Anweisungen:
a - In welchem Jahr wurde die Rebellenbewegung CNDP laut dem Ausgangstext gegründet?
b - Schreib aus dem Text über die Rebellenbewegung CNDP alles von "Die Rebellenbewegung CNDP, 2006" bis hinunter zu "in Rebellenhände fiel." noch einmal ab und ersetze dabei "Regierungsarmee" durch "Armee".
c - Nimm den Text über die Rebellenbewegung CNDP dort wieder auf, wo er aufhört, und schreib ihn weiter.

Ausgangstext:
· · · · ·

Die Rebellenbewegung CNDP, 2006 zum Schutz ostkongolesischer Tutsi vor Hutu-Milizen aus Ruanda gegründet, hat sich in jüngster Zeit in eine politische Bewegung verwandelt, die sich als Avantgarde aller Unzufriedenen des Kongo sieht. Bereits Ende 2007 hatte es schwere Kämpfe zwischen CNDP und Regierung gegeben, die mit einem Sieg der Rebellen endeten. Ein im Januar 2008 geschlossenes Friedensabkommen, das die Auflösung aller bewaffneten Gruppen der ostkongolesischen Kivu-Provinzen vorsah, wurde kaum umgesetzt, und Ende August dieses Jahres brachen die Kämpfe neu aus. Eine Mitte September von der UNO ausgehandelte Truppenentflechtung lehnten die Rebellen ab. Die Regierungsarmee startete neue Angriffe, die damit endeten, dass am 8. Oktober ein Großteil ihres örtlichen Waffenarsenals aus der Basis Rumangabo in Rebellenhände fiel.

· · · · ·

Gezeigte Daten:
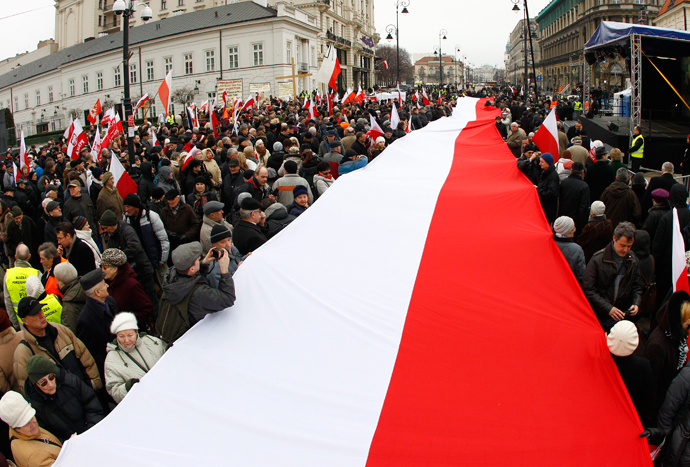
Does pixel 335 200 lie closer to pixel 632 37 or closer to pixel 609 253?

· · · · ·

Geordnete Antworten:
a - 2006

b -
Die Rebellenbewegung CNDP, 2006 zum Schutz ostkongolesischer Tutsi vor Hutu-Milizen aus Ruanda gegründet, hat sich in jüngster Zeit in eine politische Bewegung verwandelt, die sich als Avantgarde aller Unzufriedenen des Kongo sieht. Bereits Ende 2007 hatte es schwere Kämpfe zwischen CNDP und Regierung gegeben, die mit einem Sieg der Rebellen endeten. Ein im Januar 2008 geschlossenes Friedensabkommen, das die Auflösung aller bewaffneten Gruppen der ostkongolesischen Kivu-Provinzen vorsah, wurde kaum umgesetzt, und Ende August dieses Jahres brachen die Kämpfe neu aus. Eine Mitte September von der UNO ausgehandelte Truppenentflechtung lehnten die Rebellen ab. Die Armee startete neue Angriffe, die damit endeten, dass am 8. Oktober ein Großteil ihres örtlichen Waffenarsenals aus der Basis Rumangabo in Rebellenhände fiel.

c -
Nun setzt Rebellenchef Nkunda offensichtlich zum Sprung an. Am 17. Oktober organisierte er in seiner Hochburg Bunagana an der Grenze zu Uganda eine große Militärparade, bei der zahlreiche Überläufer aus Nord-Kivus Provinzregierung und Provinzparlament der Öffentlichkeit vorgestellt wurden. Seitdem ziehen die CNDP-Rebellen immer mehr Überläufer auf ihre Seite. "Hier kommen jeden Tag Funktionäre aus Goma an", berichtet ein ausländischer Besucher in Bunagana. Angezogen würden sie dadurch, dass es im Rebellengebiet anders als im Regierungsgebiet keine Überfälle von Militärs gibt und die Verwaltung normal arbeiten kann. "Egal mit wem du sprichst, alle sagen: Hier gibt es keine Übergriffe mehr."

In Goma hingegen wird von zunehmenden Übergriffen vor allem auf ruandischsprachige Kongolesen berichtet. Die Stadtverwaltung hat eine Volkszählung gestartet, bei der die Bewohner nach Ethnie registriert werden. Manche ruandischsprachigen Einwohner, Hutu ebenso wie Tutsi, sehen darin die Vorstufe zu systematischer Verfolgung.

Ihre jüngsten Vorstöße rechtfertigen die Rebellen mit Angriffen der Gegenseite. Nach der erneuten Einnahme der Armeebasis Rumangabo am Sonntag eroberten sie gestern Nachmittag nach eigenen Angaben den Ort Kibumba, letzte große Regierungsstellung nördlich von Goma. Bis zu 60.000 Menschen, darunter Soldaten, flohen an den Stadtrand von Goma.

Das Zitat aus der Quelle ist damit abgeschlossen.